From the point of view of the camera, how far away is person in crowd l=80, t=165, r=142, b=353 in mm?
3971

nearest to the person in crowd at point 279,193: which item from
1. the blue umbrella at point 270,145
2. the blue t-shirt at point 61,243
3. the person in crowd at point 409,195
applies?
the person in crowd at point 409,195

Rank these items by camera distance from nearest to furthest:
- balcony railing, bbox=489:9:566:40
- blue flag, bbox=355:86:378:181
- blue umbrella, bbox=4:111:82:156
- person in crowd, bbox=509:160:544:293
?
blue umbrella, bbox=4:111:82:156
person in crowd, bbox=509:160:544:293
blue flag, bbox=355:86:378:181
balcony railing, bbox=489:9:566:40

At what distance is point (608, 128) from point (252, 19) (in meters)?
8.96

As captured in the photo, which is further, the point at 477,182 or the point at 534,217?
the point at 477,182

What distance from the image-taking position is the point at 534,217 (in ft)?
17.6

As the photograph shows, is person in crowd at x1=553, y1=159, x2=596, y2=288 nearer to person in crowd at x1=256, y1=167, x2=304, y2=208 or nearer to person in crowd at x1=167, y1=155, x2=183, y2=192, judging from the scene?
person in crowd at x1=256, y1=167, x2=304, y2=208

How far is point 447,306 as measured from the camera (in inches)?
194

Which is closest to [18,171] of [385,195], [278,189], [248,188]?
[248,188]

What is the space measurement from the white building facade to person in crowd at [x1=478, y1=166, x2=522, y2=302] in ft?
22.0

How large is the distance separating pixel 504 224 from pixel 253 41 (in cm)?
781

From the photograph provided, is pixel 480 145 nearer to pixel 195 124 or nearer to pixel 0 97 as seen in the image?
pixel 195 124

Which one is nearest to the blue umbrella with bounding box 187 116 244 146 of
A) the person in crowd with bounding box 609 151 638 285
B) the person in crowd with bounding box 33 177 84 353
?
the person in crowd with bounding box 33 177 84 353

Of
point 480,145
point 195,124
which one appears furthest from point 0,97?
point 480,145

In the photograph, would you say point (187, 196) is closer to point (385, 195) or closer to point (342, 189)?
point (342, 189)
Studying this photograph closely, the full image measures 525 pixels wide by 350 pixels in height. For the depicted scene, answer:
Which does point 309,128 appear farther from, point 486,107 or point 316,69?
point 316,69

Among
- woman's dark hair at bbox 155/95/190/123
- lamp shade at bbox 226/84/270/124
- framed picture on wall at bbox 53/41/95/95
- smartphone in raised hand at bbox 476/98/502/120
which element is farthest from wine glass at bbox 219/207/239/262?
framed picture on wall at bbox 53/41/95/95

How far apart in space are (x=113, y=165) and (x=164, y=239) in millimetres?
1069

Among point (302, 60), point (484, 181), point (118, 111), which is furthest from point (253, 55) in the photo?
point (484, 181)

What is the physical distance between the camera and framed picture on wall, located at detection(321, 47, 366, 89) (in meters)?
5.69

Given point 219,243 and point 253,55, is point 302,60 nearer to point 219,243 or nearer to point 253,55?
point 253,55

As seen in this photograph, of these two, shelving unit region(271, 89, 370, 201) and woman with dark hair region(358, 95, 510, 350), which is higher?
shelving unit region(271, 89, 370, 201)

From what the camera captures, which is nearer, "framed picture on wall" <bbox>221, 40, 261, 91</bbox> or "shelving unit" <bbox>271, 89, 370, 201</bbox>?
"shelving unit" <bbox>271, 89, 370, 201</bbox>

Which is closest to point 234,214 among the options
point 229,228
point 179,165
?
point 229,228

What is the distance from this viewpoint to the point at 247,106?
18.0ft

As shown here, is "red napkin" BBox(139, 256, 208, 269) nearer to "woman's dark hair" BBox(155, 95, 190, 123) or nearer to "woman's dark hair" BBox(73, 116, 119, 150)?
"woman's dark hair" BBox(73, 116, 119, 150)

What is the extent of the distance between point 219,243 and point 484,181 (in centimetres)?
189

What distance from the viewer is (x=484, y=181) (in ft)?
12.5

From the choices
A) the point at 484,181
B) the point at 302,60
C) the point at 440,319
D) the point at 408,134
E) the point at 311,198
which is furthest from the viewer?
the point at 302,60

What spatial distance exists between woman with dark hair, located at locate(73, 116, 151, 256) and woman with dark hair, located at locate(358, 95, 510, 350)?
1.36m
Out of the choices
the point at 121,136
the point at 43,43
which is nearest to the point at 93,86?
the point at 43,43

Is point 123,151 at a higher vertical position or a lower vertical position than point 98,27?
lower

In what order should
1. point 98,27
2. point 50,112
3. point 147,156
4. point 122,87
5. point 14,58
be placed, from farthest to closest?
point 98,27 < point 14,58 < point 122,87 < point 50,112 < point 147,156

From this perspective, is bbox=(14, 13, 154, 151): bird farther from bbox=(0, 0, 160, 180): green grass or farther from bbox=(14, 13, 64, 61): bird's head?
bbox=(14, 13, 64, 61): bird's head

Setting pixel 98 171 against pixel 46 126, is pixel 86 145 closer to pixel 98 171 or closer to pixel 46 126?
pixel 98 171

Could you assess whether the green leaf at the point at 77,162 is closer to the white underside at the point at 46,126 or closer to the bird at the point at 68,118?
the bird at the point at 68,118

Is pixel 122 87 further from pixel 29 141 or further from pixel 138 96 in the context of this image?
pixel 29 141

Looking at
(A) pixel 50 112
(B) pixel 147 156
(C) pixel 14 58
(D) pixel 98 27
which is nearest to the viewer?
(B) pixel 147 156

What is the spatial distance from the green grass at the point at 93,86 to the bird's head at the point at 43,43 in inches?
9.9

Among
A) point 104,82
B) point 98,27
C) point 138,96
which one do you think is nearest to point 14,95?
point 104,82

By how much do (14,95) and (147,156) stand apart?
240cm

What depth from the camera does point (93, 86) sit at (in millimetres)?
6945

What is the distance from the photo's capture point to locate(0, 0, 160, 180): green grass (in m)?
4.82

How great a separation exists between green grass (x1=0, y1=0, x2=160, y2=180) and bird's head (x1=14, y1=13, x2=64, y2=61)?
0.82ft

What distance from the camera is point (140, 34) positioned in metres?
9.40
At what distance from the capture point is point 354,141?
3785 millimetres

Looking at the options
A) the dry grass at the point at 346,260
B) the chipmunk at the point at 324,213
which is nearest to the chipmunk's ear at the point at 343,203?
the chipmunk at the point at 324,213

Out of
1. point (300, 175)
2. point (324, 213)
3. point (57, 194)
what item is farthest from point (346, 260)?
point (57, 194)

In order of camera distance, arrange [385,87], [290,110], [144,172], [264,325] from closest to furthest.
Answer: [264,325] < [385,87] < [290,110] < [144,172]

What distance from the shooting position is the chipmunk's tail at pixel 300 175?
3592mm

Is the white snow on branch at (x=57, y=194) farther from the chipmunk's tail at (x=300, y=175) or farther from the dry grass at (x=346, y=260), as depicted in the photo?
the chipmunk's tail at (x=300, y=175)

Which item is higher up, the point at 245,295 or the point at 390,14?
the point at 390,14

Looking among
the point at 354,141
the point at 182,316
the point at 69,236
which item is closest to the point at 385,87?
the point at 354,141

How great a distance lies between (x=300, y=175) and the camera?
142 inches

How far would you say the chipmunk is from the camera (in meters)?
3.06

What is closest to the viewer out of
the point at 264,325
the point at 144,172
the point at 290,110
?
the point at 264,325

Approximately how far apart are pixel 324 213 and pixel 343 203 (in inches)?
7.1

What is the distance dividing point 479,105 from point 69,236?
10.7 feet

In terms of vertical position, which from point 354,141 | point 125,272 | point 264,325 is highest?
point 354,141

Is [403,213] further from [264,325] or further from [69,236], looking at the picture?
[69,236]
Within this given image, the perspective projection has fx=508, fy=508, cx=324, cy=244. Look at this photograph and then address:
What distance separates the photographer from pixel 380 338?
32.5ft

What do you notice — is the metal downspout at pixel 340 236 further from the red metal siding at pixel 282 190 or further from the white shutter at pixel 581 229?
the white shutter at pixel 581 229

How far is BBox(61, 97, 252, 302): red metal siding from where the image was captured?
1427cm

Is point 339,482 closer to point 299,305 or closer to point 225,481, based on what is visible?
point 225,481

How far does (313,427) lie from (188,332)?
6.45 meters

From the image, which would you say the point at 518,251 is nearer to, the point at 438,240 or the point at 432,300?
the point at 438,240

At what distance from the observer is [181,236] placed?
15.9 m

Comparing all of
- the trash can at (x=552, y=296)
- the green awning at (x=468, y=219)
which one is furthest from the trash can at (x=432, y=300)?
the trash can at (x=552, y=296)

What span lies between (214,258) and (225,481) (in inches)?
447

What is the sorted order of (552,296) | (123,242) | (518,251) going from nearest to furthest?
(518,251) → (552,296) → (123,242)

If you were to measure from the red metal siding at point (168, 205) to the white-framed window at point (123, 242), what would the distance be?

+++++

→ Written problem
Rewrite the part of the material that opens with the line containing "At what distance from the observer" and closes at the end of the material, substituting "green canopy" for "green awning" and leaving everything else unchanged.

→ Result
At what distance from the observer is [181,236] placed?
15.9 m

Comparing all of
- the trash can at (x=552, y=296)
- the green canopy at (x=468, y=219)
which one is furthest from the trash can at (x=432, y=300)?
the trash can at (x=552, y=296)

What span lies between (214,258) and (225,481) (in inches)?
447

What is the sorted order of (552,296) | (123,242) | (518,251) going from nearest to furthest?
(518,251) → (552,296) → (123,242)

If you were to measure from the red metal siding at point (168, 205) to the white-framed window at point (123, 242), what would the distance be?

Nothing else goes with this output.